=== Document passage ===
────
To understand why the shift is so significant, it helps to recall what VPNs were designed for. They originated in an era when most employees worked from the office, and remote access meant connecting a handful of external users to the corporate LAN. Security was perimeter-based: everything inside the network was trusted, and everything outside was not.

That model no longer holds. Here’s why:

  1. Flat access and excessive trust
    Once authenticated, VPN users typically gain access to large portions of the internal network, not just the specific applications they need. This broad access increases the risk of lateral movement if credentials are stolen or a device is compromised.
  2. Complexity and management overhead
    VPNs require network segmentation, firewall rules, and manual configurations to isolate access—processes that are labor-intensive and error-prone. Scaling this across global, hybrid environments is impractical.
  3. Performance bottlenecks
    Traditional VPNs route all user traffic through centralized gateways or data centers, even if the destination is a cloud or SaaS app. This tromboning adds latency, frustrates users, and strains infrastructure.
  4. Limited visibility and context
    VPNs authenticate at the point of connection but rarely evaluate ongoing trust. They can’t easily access device posture, location risk, or user behavior once access is granted.

The result is a paradox: VPNs secure remote access but simultaneously create new blind spots and vulnerabilities. They deliver connectivity, not control. In contrast, ZTNA flips this model, focusing not on networks but on identity, context, and continuous verification.

ZTNA: A modern approach to access control

ZTNA is built on the core principles of zero trust architecture, which assumes that no user, device, or application should be inherently trusted—whether inside or outside the network. Every access request must be explicitly verified, contextually evaluated, and continuously monitored.

Unlike VPNs, which extend the corporate network to the user, ZTNA connects the user only to the specific application or resource they are authorized for. It hides everything else from view, effectively rendering unauthorized systems invisible.

Key characteristics of ZTNA include:

  • Identity-centric access
    Access decisions are based on user identity and role, verified through integration with Identity Providers (IdPs) such as Azure AD, Okta, or Ping Identity.
  • Device and posture awareness
    ZTNA solutions assess the device’s security state, whether it’s managed, up to date, or compliant, before granting access.
  • Contextual risk evaluation
    Access policies consider additional factors like location, time of day, and behavior patterns to dynamically adjust trust levels.
  • Application segmentation
    Rather than exposing the entire network, ZTNA isolates each application, limiting what a user (or attacker) can see or reach.
  • Continuous verification
    Trust is not static. ZTNA continuously monitors sessions and can revoke access if risk conditions change.

In practice, ZTNA offers a secure, scalable, and user-friendly way to deliver remote access, whether for employees, contractors, or third-party partners. But for CISOs and CIOs, its true value lies in how it advances the organization’s zero trust maturity and supports business resilience.

How ZTNA empowers CISOs and CIOs in a zero trust journey

Transitioning from VPN to ZTNA is not a mere technology swap; it’s a strategic move that brings the organization closer to the full vision of zero trust. Here’s how it strengthens leadership priorities across security, IT, and business domains.

1. Aligning access control with zero trust principles

At the heart of zero trust is the notion of continuous verification. ZTNA brings this principle to life by enforcing granular, policy-based access controls that dynamically adjust to changing conditions.
────
=== Source material ===
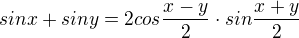 $sinx+siny=2cos\frac{x-y}{2}\cdot sin\frac{x+y}{2}$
────
In the passage on moving from VPNs to ZTNA, which Identity Providers are given as examples for verifying user identity? The material placed after the text is separate from it.

=== Result of the exercise ===
Azure AD, Okta, and Ping Identity.